What treatment is available?

The following two factors must be kept in mind:

  • prevention of thromboembolic accidents
  • treatment of thromboembolic events (DVT and/or PE)

Prophylactic therapy, which is indicated in some patients in certain clinical settings, involves the use of heparin (UFH or LMWH) or of one of the new medicines recently introduced for the prevention of DVT in patients undergoing orthopaedic surgery:

  • the direct anti-Xa, rivaroxaban (Xarelto®)
  • the direct anti-IIa, dabigatran (Pradaxa®).

In addition to monitoring of platelet counts, which is necessary in patients on heparin, the anticoagulant activity of heparin may be assessed by determination of anti-Xa activity.
Although in theory, laboratory monitoring is not required for administration of rivaroxaban and of dabigatran, tests are available to determine the anti-Xa activity of rivaroxaban; as well as the anti-IIa activity of dabigatran based upon ecarin clotting time (Ecarin Chromogenic Assay - ECA).

Curative treatment of DVT and of PE involves the use of UFH or LMWH (certain types of LMWH are not authorised in the treatment of PE), and more recently, use of fondaparinux (Arixtra®).
If necessary, the anticoagulant activity of fondaparinux may be determined by measuring anti-Xa activity.
Furthermore, vitamin K antagonists should be started on the first day. The target INR is 2.5 (between 2.0 and 3.0).

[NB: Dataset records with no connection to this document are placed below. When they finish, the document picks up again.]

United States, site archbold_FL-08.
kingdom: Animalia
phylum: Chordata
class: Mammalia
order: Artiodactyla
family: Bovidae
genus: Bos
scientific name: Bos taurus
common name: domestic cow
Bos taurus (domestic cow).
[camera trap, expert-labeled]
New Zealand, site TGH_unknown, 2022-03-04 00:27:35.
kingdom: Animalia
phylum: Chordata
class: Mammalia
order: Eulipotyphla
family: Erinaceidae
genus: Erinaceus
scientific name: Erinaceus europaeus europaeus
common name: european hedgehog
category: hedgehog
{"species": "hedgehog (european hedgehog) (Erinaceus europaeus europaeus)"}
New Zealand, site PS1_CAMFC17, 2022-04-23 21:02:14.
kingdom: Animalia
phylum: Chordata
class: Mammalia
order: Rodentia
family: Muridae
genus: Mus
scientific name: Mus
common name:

In patients presenting heparin-induced thrombocytopenia (HIT), alternative therapy is initiated in some countries using danaparoid sodium (Orgaran®), lepirudin (Refludan®) or argatroban. If required, the anticoagulant activity of danaparoid sodium may be measured by determination of anti-Xa activity, while the anticoagulant activity of lepirudin and of argatroban may be assessed by determination of ecarin time (ECA).